**EXERCISE AIM**
The word "Writing" may appear in lines of the data below. Say how many lines hold it, giving only the number.

Collected data:
---+---

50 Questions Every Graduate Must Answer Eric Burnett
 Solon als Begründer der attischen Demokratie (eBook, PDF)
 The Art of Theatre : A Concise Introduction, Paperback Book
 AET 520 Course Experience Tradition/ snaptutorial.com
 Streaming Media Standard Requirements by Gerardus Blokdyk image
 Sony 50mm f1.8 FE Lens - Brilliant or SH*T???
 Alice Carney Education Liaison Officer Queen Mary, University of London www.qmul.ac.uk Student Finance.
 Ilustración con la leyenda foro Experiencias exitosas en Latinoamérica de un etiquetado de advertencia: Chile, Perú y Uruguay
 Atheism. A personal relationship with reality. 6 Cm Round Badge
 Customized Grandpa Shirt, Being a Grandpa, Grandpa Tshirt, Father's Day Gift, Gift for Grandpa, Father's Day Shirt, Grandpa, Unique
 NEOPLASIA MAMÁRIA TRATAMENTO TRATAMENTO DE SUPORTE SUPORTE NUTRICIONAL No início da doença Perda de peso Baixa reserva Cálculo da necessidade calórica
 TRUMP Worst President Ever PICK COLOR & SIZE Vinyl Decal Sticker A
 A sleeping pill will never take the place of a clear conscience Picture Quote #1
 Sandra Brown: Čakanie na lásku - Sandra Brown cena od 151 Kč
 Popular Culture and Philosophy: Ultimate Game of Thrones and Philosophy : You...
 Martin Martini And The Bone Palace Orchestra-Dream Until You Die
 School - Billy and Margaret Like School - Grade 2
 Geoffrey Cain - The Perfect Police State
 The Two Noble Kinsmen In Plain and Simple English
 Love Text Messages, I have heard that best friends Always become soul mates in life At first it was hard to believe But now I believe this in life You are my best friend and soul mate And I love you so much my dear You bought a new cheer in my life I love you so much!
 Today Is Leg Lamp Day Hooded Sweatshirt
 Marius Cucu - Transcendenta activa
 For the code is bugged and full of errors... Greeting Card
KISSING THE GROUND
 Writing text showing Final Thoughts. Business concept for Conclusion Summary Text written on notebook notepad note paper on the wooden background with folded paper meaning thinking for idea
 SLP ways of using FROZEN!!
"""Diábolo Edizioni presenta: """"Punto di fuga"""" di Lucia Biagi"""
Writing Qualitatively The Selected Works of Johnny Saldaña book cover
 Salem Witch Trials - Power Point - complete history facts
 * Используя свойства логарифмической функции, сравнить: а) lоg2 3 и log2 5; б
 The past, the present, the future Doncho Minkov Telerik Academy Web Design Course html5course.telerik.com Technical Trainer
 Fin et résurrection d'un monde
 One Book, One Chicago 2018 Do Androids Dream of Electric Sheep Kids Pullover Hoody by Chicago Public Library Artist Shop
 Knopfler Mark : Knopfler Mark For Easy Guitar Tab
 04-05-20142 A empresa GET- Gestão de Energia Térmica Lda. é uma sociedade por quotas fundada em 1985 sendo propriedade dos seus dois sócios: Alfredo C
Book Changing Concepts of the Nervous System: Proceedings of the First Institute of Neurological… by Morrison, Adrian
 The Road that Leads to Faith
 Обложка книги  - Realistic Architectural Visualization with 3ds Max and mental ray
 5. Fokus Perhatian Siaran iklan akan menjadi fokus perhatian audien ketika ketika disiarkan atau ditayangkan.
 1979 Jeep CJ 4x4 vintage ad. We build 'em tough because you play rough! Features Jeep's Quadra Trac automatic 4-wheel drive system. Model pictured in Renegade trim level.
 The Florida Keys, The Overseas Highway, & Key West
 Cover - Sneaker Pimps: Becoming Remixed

---+---

**YOUR SOLUTION**
2